:: Data extract ::

-------

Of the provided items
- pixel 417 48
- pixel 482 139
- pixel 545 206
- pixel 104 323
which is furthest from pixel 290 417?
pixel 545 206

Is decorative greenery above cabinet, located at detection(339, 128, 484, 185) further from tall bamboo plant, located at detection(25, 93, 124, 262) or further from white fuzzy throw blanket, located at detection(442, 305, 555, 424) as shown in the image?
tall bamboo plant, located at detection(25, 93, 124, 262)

-------

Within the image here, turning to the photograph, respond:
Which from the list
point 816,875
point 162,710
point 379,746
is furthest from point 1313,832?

-------

:: Goal ::
Rewrite the stretch from the line containing "Within the image" through the line containing "is furthest from point 1313,832?", replacing "furthest" with "farthest" and keeping everything else the same.

:: Answer below ::
Within the image here, turning to the photograph, respond:
Which from the list
point 816,875
point 162,710
point 379,746
is farthest from point 1313,832?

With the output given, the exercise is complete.